Once the EndXXX API returns, the operation is fully complete and the IAsyncResult serves no further purpose. Since there may be significant resources associated with the operation, the IAsyncResult implementation might treat EndXXX as the equivalent of IDisposable.Dispose(). For instance, any materialized WaitHandle can be disposed at this time.

One of the most common questions related to the managed asynchronous programming model is whether it’s strictly necessary to call EndXXX. If the operation doesn’t have any return values or outbound arguments, then it’s certainly convenient to “Fire and Forget.” However, there are a few problems with this:

  1. If the operation fails, a call to EndXXX will throw the exception that signals this failure. If the application never calls EndXXX, it has no way of knowing whether the asynchronous operation actually happened.
  2. As we’ve seen, EndXXX is an opportunity for resources to be eagerly disposed. If you don’t call EndXXX, those resources must be retained until the GC collects the IAsyncResult object and finalizes it. On the server, this can be a significant performance issue.
  3. The last time I checked, some of the FX async APIs would misbehave if EndXXX is not called. For example, finalization of a stream and finalization of any pending IAsyncResult objects are not well ordered. Because of the subtlety involved in efficiently fixing these cases, there’s some debate over whether these are framework bugs or application bugs.
  4. Skipping the EndXXX calls is sloppy. This is certainly a matter of taste, but I consider it a strong argument.

Because of the above reasons, you should always balance a successful BeginXXX call with its EndXXX counterpart.

Another common question has to do with the best way to perform a synchronous operation asynchronously. If an API offers BeginXXX / EndXXX methods, you should use them. This is definitely going to be the technique with the best performance. But if you only have an XXX API, you still have several obvious choices:

  1. Create a new Thread which calls XXX and then dies.
  2. ThreadPool.QueueUserWorkItem() allows a client to call XXX on a ThreadPool thread. The rendezvous model is similar to the delegate callback mechanism we already discussed.
  3. Create a Delegate over XXX and then call the BeginXXX / EndXXX methods on that delegate.

The first choice is almost never the correct one. You should only create a dedicated thread if you have a long-running use for one, or if your thread must be different from all the “anonymous” threads in the threadpool. (For example, threadpool threads are all CoInitialized for the MTA. If you need an STA thread, you need to create your own thread).

The second choice will actually perform better than using a Delegate’s BeginXXX / EndXXX methods. If you are queueing work in your own AppDomain, this is the way to go. I know that with work we can narrow the performance gap between QueueUserWorkItem and asynchronous Delegates, but I don’t think we can ever achieve parity.

*EXTRACTED RECORDS*.

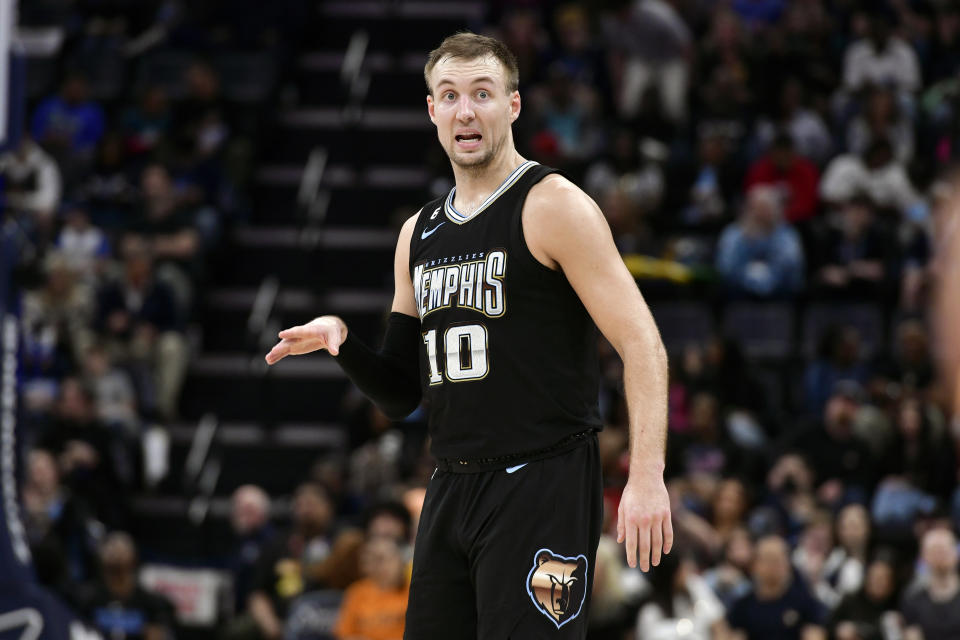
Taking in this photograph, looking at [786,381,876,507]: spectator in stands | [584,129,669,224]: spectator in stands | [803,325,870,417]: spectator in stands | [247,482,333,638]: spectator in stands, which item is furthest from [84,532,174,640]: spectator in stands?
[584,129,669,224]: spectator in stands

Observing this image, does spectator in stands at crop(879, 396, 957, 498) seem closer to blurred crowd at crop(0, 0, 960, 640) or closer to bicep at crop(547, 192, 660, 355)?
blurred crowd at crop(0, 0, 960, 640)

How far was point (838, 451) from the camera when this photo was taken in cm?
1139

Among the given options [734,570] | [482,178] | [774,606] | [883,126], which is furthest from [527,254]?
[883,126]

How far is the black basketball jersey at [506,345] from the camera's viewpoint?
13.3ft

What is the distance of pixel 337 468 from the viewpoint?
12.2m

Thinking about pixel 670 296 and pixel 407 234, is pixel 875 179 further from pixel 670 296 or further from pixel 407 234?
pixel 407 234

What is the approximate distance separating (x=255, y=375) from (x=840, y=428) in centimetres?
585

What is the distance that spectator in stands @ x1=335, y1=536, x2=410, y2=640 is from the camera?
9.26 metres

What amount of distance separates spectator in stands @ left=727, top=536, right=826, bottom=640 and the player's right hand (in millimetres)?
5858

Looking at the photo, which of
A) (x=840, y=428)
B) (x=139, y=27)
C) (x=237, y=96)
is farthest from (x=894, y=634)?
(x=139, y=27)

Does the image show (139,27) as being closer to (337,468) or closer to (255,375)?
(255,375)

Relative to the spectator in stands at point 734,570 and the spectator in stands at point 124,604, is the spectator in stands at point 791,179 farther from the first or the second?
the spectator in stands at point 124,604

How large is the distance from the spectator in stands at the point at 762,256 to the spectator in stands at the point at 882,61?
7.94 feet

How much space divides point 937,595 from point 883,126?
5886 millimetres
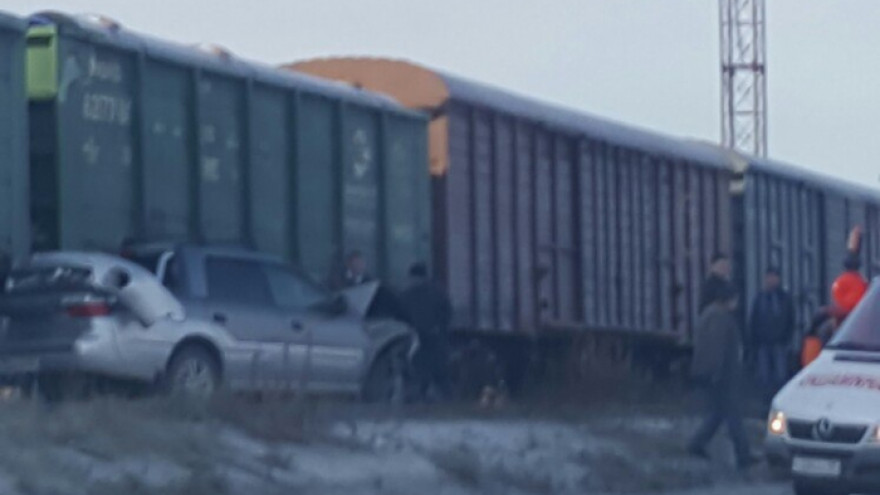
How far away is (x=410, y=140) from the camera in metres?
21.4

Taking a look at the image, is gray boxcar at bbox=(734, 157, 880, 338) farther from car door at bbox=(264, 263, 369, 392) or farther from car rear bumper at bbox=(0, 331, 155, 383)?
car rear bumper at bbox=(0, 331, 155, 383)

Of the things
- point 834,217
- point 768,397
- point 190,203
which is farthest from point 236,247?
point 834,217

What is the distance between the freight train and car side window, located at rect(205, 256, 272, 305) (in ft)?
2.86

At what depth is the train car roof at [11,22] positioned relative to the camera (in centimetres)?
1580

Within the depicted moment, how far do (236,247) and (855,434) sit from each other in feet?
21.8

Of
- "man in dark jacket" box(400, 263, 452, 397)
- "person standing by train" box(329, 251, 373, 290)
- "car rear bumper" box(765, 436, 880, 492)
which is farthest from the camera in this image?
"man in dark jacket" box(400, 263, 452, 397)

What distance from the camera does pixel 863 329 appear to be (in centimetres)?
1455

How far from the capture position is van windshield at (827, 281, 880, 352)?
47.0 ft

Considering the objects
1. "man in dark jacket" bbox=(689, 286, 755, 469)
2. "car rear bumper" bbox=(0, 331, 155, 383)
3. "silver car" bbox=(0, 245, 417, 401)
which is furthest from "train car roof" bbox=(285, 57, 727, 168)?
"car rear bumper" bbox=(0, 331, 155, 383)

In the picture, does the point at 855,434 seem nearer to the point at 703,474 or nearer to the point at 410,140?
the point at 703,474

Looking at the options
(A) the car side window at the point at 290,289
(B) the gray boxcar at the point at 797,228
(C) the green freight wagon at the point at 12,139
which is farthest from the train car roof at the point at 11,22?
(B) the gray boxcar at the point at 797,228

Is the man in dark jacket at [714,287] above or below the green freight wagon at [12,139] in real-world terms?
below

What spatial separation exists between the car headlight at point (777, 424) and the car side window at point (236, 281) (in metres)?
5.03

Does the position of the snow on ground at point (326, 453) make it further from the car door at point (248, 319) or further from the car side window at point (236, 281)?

*REQUIRED WORK*.
**a)** In the article on the asynchronous programming model, which apartment are all threadpool threads CoInitialized for?
**b)** Output the passage of the article on the asynchronous programming model that starts at the words "Because of the above" and ends after the words "and then dies.".

*FINAL RESULTS*.
**a)** The MTA.

**b)**
Because of the above reasons, you should always balance a successful BeginXXX call with its EndXXX counterpart.

Another common question has to do with the best way to perform a synchronous operation asynchronously. If an API offers BeginXXX / EndXXX methods, you should use them. This is definitely going to be the technique with the best performance. But if you only have an XXX API, you still have several obvious choices:

  1. Create a new Thread which calls XXX and then dies.